2. Salary sacrifice into super
Another good place to invest some of your income into your super, through a salary sacrifice arrangement.
It’s easy to do — simply arrange for your employer (if this option is available) to pay part of your pre-tax salary into your super, along with the compulsory superannuation guarantee super payments they already make.
Salary sacrifice may also be a very tax-effective strategy. That’s because it comes out of your pre-tax earnings, which means it may lower your assessable income. As a result, you could pay less income tax each year, while building your retirement savings.
What’s more, the money you salary sacrifice to your fund is taxed at just 15% within super. So if you’re in a higher tax bracket — for example, if you’re paying a marginal rate of 46.5% tax — this could reduce the tax you pay on this money by 31.5%.

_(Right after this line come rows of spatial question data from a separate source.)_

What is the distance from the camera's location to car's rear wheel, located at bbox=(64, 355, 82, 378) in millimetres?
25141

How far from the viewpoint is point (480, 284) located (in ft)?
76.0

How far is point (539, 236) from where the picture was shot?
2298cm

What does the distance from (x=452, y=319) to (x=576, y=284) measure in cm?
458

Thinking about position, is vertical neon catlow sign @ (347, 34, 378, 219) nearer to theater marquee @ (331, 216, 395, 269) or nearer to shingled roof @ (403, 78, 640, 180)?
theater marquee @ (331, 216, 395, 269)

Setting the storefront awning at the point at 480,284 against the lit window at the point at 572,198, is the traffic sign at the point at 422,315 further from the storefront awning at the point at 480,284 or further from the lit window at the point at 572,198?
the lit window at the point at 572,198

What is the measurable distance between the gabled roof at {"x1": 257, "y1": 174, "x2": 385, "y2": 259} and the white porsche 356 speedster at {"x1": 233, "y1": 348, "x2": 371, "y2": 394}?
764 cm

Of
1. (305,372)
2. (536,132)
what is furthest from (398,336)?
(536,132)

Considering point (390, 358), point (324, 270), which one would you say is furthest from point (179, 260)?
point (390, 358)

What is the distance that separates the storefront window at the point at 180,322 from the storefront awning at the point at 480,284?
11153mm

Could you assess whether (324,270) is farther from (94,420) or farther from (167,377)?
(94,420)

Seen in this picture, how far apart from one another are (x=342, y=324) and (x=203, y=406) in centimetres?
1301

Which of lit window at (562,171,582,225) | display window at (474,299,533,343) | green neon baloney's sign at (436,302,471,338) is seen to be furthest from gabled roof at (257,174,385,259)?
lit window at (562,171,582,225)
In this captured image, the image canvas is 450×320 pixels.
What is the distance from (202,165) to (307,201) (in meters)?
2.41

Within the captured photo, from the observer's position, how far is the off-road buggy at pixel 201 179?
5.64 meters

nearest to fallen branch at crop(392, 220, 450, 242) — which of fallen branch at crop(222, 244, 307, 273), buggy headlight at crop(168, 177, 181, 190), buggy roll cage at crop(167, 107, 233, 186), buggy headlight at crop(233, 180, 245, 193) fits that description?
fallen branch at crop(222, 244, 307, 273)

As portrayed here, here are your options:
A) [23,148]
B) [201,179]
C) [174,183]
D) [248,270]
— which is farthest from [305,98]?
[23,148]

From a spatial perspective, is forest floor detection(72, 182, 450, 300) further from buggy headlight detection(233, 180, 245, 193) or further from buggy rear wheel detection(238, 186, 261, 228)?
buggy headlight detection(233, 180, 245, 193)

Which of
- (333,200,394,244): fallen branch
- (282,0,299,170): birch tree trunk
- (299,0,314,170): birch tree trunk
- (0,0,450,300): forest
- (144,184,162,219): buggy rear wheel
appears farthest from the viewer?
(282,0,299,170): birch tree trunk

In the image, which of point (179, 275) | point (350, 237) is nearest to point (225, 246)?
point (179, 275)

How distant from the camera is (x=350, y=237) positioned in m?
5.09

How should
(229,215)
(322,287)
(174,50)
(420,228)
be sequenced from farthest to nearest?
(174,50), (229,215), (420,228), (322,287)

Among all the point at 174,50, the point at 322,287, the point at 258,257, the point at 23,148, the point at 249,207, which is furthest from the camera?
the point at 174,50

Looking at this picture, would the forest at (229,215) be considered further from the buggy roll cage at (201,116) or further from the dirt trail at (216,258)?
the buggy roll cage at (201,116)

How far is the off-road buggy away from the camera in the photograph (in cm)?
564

3. Diversify into other types of investment
Many Australians like to put money into investment properties. And there’s no question that this could be a great investment, with potential capital growth and rental income. But don’t forget the importance of diversification, spreading your investments across a range of assets, markets and industries — including overseas.
For example, international shares can give you exposure to rapidly growing emerging markets, such as China, Russia and India. You can also enjoy access to the developed markets, and some of the world’s most successful companies.
You may also want to consider investing in fixed interest assets, like term deposits or bonds, for more predictable returns.
Or if you are keen to stay in property, indirect investment property is another option. By pooling your money with other investors into a property fund, you can gain exposure to commercial or overseas property, at a lower cost than investing directly.
If that all sounds too hard, there are plenty of managed funds to choose from, that can provide instant diversification — without having to do the legwork yourself.
Making your money work for you
Investing can be complex, and everyone’s financial situation is different. So it’s important to get the right financial advice. A financial adviser can work with you to determine the most tax-effective investment to make the most of your surplus cash.